Pair Corralation between Surya Esa and Era Mandiri
Assuming the 90 days trading horizon Surya Esa Perkasa is expected to under-perform the Era Mandiri. But the stock apears to be less risky and, when comparing its historical volatility, Surya Esa Perkasa is 2.3 times less risky than Era Mandiri. The stock trades about -0.18 of its potential returns per unit of risk. The Era Mandiri Cemerlang is currently generating about 0.63 of returns per unit of risk over similar time horizon. If you would invest 2,400 in Era Mandiri Cemerlang on December 29, 2024 and sell it today you would earn a total of 17,300 from holding Era Mandiri Cemerlang or generate 720.83% return on investment over 90 days.

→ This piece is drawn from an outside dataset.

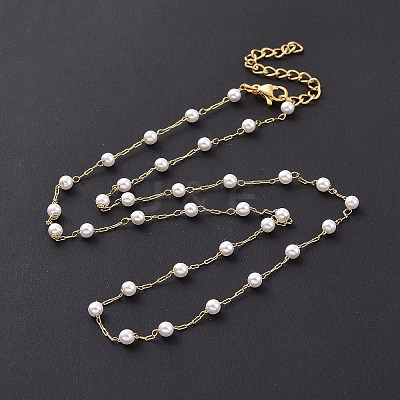 PVD Vacuum Plating 304 Stainless Steel Beaded Necklaces NJEW-E064-03G-1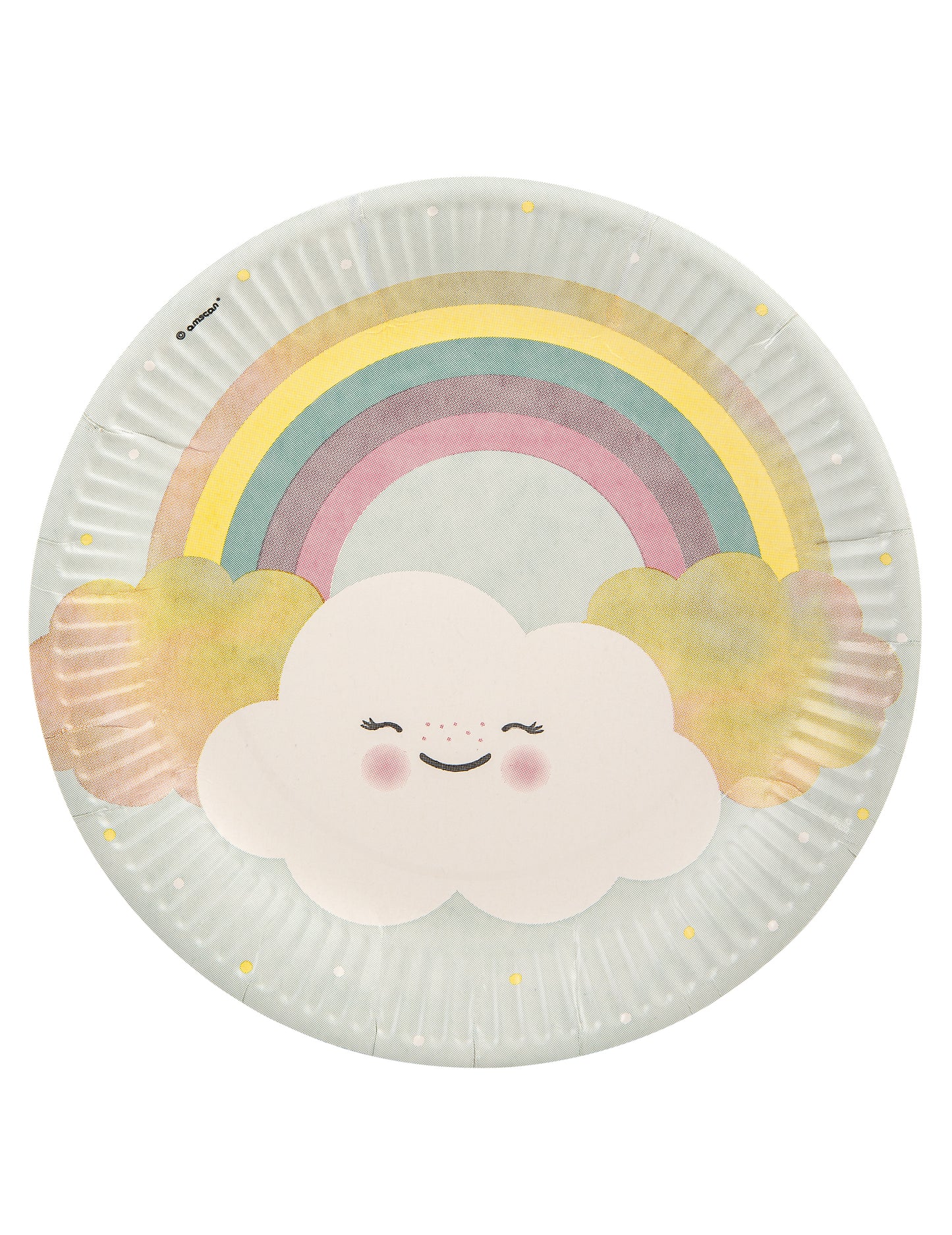 8 malých papierových tanierov v tvare oblaku 23 cm dúha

Time Period | 3 Months [change] |
Direction | Moves Against |
Strength | Significant |
Accuracy | 100.0% |
Values | Daily Returns |
Surya Esa Perkasa vs. Era Mandiri Cemerlang
Performance |
Timeline |
Surya Esa Perkasa |
Era Mandiri Cemerlang |
Surya Esa and Era Mandiri Volatility Contrast
Predicted Return Density |
Returns |
Pair Trading with Surya Esa and Era Mandiri
The main advantage of trading using opposite Surya Esa and Era Mandiri positions is that it hedges away some unsystematic risk. Because of two separate transactions, even if Surya Esa position performs unexpectedly, Era Mandiri can make up some of the losses. Pair trading also minimizes risk from directional movements in the market. For example, if an entire industry or sector drops because of unexpected headlines, the short position in Era Mandiri will offset losses from the drop in Era Mandiri's long position.Surya Esa vs. Harum Energy Tbk | Surya Esa vs. Delta Dunia Makmur | Surya Esa vs. Adi Sarana Armada | Surya Esa vs. Elang Mahkota Teknologi |
Era Mandiri vs. Putra Rajawali Kencana | Era Mandiri vs. Sinergi Inti Plastindo | Era Mandiri vs. Karya Bersama Anugerah | Era Mandiri vs. Jasnita Telekomindo Tbk |
Check out your portfolio center.Note that this page's information should be used as a complementary analysis to find the right mix of equity instruments to add to your existing portfolios or create a brand new portfolio. You can also try the Odds Of Bankruptcy module to get analysis of equity chance of financial distress in the next 2 years.